After a bit of searching, looking at Bill Westfield's Miimalist ARM project, libopencm3, and other projects, I found most of what I was looking for in a series of STM32 bare metal programming posts by William Ransohoff. However instead of using an ST-Link programmer, I decided to use a standard USB-TTL serial dongle to communicate with the ROM bootloader on the STM32.
To enable the bootloader, the STM32 boot0 pin must be pulled high during power-up. then the bootloader will wait for communication over the USART Tx and Rx lines. On the STM32F030F4P6, the Tx line is PA9, and the Rx line is PA10. In order reset the chip before flashing, I also connected the DTR line from my serial module to NRST (pin 4) on the MCU as shown in the following wiring diagram:
For flashing the MCU, I decided on stm32flash. While installation on Debian Linux is as simple as, "apt install stm32flash", I had some difficulty finding a recent Windows build. So I ended up building it myself. Although my build defaults to 115.2kbps, I found 230.4kbps completely reliable. At 460.8kbps and 500kbps, I encountered intermittent errors, so I stuck with 230.4kbps. After making the necessary connections, and before flashing any code to the MCU, do a test to confirm the MCU is detected.

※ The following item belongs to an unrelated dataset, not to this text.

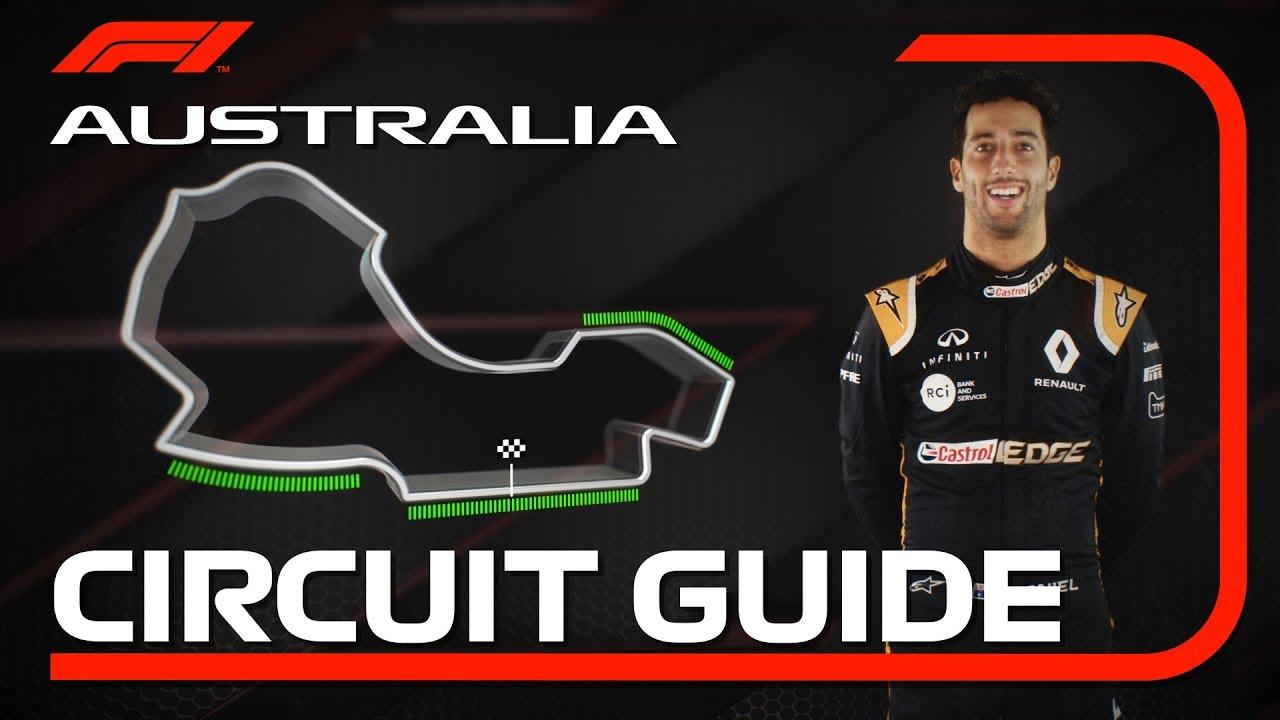 Austraalia GP 2019 - eelvaade, Ricciardo, Formula1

One thing to note about stm32flash is that it does not detect the amount of flash and RAM on the target MCU. The numbers come from a hard-coded table based on the device ID reported. The official flash size in kB is stored in the system ROM at address 0x1FFFF7CC. On my STM32F030F4P6, the value read from that address is 0x0010, reflecting the spec of 16kB flash for the chip. My testing revealed that it actually has 32kB of usable flash.

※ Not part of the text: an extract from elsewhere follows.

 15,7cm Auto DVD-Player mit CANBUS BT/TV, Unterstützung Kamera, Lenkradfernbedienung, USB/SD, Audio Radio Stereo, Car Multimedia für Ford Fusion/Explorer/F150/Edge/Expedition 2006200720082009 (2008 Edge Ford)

I used William's STM32F0 GPIO example as a template to create a tiny blinky example that uses less than 300 bytes of flash. Most of that is for the vector table, which on the Cortex-M0 has 48 entries of 4 bytes each. To save space, I embedded the reset handler in an unused part of the vector table. Since the blinky example doesn't use any interrupts, all but the initial stack pointer at vector 0 and the reset handler at vector 1 could technically be omitted. I plan to re-use the vector table code for other projects, so I did not prune it down to the minimum.
The blinky example will toggle PA9 at a frequency of 1Hz. That is the UART Tx pin on the MCU, which is connected to the Rx pin on the USB-TTL dongle. This means when the example runs, the Rx LED on the USB-TTL dongle will flash on and off.
I think my next step in Cortex-M development will be to experiment with libopencm3. It appears to have a reasonably lightweight abstraction of GPIO and some peripherals, so it should be easier to write code that is portable across multiple different ARM MCUs.